The credit union regulator at the Central Bank has said loan limits are “not the barrier” to more credit unions offering mortgages, warning the industry against calls for extra capacity.

Atrick Casey, the Registrar of Credit Unions at the Central Bank, made the comments during an address at the Irish League of Credit Unions (ILCU) 2022 Annual Conference in Belfast yesterday.

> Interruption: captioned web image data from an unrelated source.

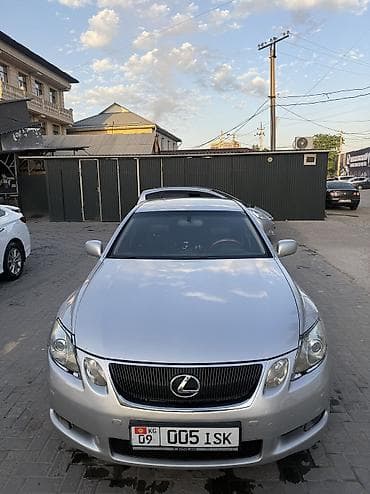 лексус 450h: Lexus GS: 2006 г., 3.5 л, Автомат, Гибрид, Седан — 5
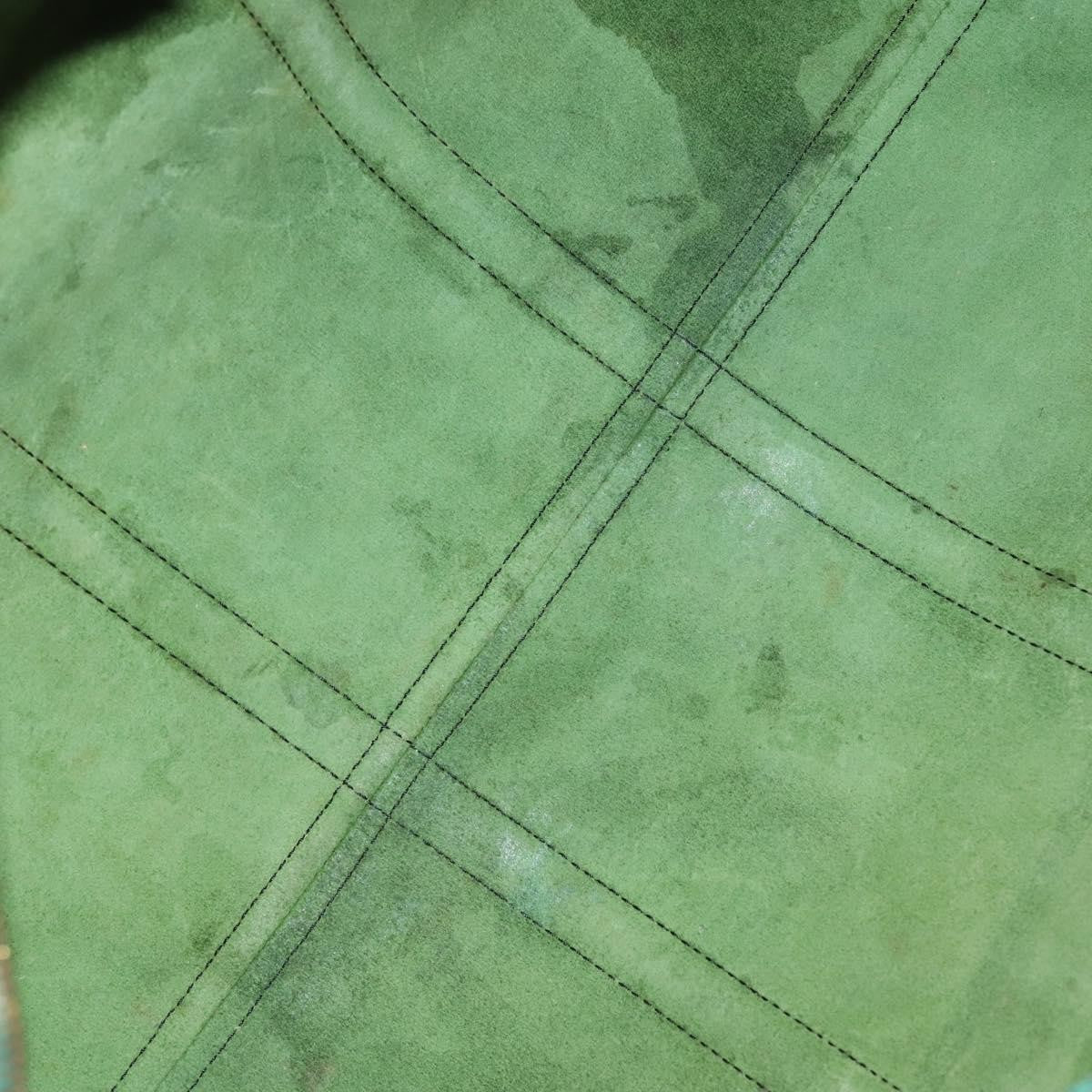 Louis Vuitton Keepall Bag Epi Leather, GREEN, LEATHER, Travel bag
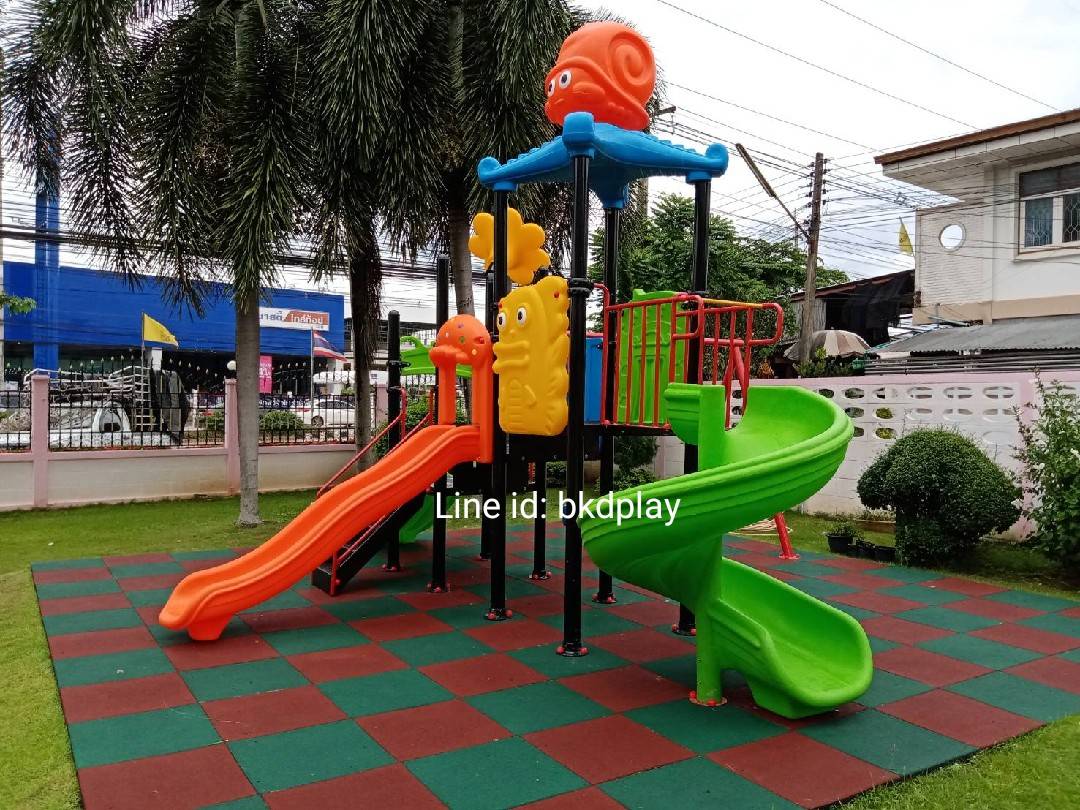 เครื่องเล่นสนาม,ของเล่นสนาม,สไลเดอร์ , ของเล่นเด็ก, ชิงช้า ชุดหอยทากแสนสนุก สินค้าพร้อมส่ง คิดค่าส่งตามจริง สินค้าราคาโรงงาน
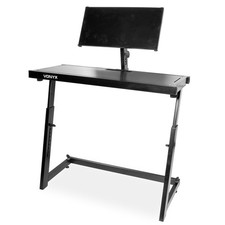Vonyx 180.037 Mobile DJ Stand Adjustable Height, Heavy Duty, Portable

The ILCU is a representative body for credit unions across the island of Ireland. In March, he said lending rules limited credit unions to just 3% of the mortgage market and less than 10% of the small business loan market. The body added that the credit unions had 15 billion euros in surplus funds.

During his speech, Casey said total home loans outstanding by credit unions were valued at 260 million, or 10% of maximum capacity, and business loans were 128 million. euros, or 5% of capacity, at the end of last September. He added that 99 credit unions, or about half of them, had decided not to engage in home loans.

Casey insisted that regulatory limits are not a barrier to more credit unions offering home loans. He cautioned against calls for additional lending capacity to be made available, adding that the scale of unused available capacity was 90-95%.

“The business reality is that having the excess funds available for home loans is simply not enough,” he said. “Credit unions need to have more advanced skills and capabilities to compete with others for market share.

“You always need to craft a compelling mortgage proposal that attracts borrowers – one that provides a sustainable return for the credit union through the economic cycle. This is not a regulatory challenge, but a commercial one.

Casey said the Central Bank wants to see a strong sector. He added that the business challenges of credit unions were “well known” and required business responses to reverse the growing gap between members’ savings and loans. He said the sector’s loan-to-asset ratio was around 27%, close to historic lows.

“Without the transition of the business model by credit unions, many will face a real risk of financial viability,” he said.